While we used to debate how similar the Iraq War has been to Viet Nam, the Iraq misadventure is nowhere near the parallel universe that Afghanistan is. And we are being sucked in again.
With his insistence he needs more troops to emphasize protecting
Afghan civilians, General Stanley McChrystal sounds eerily like the commanders who assured us that a bigger military commitment would be necessary to "win the hearts and minds of the Vietnamese".
And what about the US supported leaders? As the man said, "Here we go again". This time around it is Hamid Karzai who presides over a hopelessly corrupt system. Back then America's crook was Ngo Dinh Diem.
But what is most striking is each country's repeated rejection of foreign occupiers. The people of what was then called Indochina had just gotten through disgracing the French by driving them out when the United States became the next fool to rush in.

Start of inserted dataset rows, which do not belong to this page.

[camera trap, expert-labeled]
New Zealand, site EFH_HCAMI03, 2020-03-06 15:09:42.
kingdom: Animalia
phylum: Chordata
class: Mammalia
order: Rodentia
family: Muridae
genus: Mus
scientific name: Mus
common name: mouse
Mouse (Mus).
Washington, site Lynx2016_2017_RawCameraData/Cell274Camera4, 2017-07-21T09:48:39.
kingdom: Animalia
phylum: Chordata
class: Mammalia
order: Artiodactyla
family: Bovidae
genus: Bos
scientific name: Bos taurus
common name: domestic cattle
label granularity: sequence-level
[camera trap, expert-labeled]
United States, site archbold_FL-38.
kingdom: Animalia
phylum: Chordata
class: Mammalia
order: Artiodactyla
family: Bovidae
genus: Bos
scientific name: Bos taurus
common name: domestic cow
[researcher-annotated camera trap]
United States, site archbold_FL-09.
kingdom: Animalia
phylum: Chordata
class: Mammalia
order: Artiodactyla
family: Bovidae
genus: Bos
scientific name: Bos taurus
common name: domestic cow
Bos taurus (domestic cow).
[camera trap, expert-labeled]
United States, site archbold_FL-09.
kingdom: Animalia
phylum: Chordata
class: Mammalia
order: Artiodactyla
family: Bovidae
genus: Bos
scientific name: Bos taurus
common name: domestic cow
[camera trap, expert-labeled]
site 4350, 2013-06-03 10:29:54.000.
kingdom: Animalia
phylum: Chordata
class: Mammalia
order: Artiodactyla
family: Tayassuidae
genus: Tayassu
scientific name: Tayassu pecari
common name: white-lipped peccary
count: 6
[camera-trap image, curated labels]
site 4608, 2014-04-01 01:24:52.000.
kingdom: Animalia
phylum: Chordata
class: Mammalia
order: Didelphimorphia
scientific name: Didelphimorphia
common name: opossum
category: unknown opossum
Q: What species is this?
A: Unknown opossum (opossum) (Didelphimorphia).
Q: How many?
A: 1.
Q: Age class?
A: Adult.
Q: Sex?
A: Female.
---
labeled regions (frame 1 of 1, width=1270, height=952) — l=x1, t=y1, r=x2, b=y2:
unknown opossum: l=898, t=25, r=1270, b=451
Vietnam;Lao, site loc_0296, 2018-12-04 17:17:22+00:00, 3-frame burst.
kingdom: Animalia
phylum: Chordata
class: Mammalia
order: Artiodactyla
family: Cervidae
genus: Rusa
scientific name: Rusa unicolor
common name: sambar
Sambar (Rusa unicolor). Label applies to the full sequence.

The motive then was a fear of communism spreading through the entire region...what was called the "Domino Effect", where Viet Nam, Cambodia, Laos, Thailand, all the other countries, would fall to the "Red Menace", one after the other.
We ended up just like the French...fleeing in defeat and suffering a national humiliation that scars us to this day.
In Afghanistan we are following the well worn path left by the bloody bootprints of the Russian communist forces. Their retreat came just the year before the collapse of their Soviet Union and their other Marxist satellites. Afghanistan was the Soviet's Viet Nam. Today, the United States is marching down the same treacherous path.
The details are not the same, to be sure, a different enemy than we had in Viet Nam... a more valid one, in the aftermath of 9/11.
It is hard to imagine a more vicious, corrupt, repressive group than the Taliban, and one more hospitable to our sworn enemy, al Qaeda. It's hard to believe this is the same bunch we surreptitiously supported as we undermined the forces of Moscow in Afghanistan in the 80's.
We had every opportunity to learn doing battle with them in a country that really isn't a country means we are fighting them on their turf , one that is not organized, at least not in the ways that military manuals say they're supposed to be.
One big difference this time is the military commander on the ground. General McChrystal, at least is "Special Ops" guy, oriented toward the kind of "Asymmetrical Warfare" needed to take on the insurgencies that define today's enemies, whose tactics don't follow the book.
In Viet Nam, it was William Westmoreland, an Artillery guy. He learned the hard way, we all did, that before you can pound the enemy with heavy firepower and superior force, you have to see the enemy.
We'll find out how different this President is from Lyndon Johnson, who seemed to forget that when it came to military matters he was supposed to be Commander-in-Chief as opposed to his simply saluting smartly and doing whatever the generals wanted...or lied about.
It is not at all clear whether the US and its dwindling number of allies should commit huge new forces in large numbers to Afghanistan, whether we/they should cut our losses and leave, whether there is ground in between or a more effective strategy.
What is clear is that we should learn from the mistakes of a generation ago, so this time we can avoid another debacle that rips at a national fabric that is pretty tattered already, partly by the experience in Viet Nam.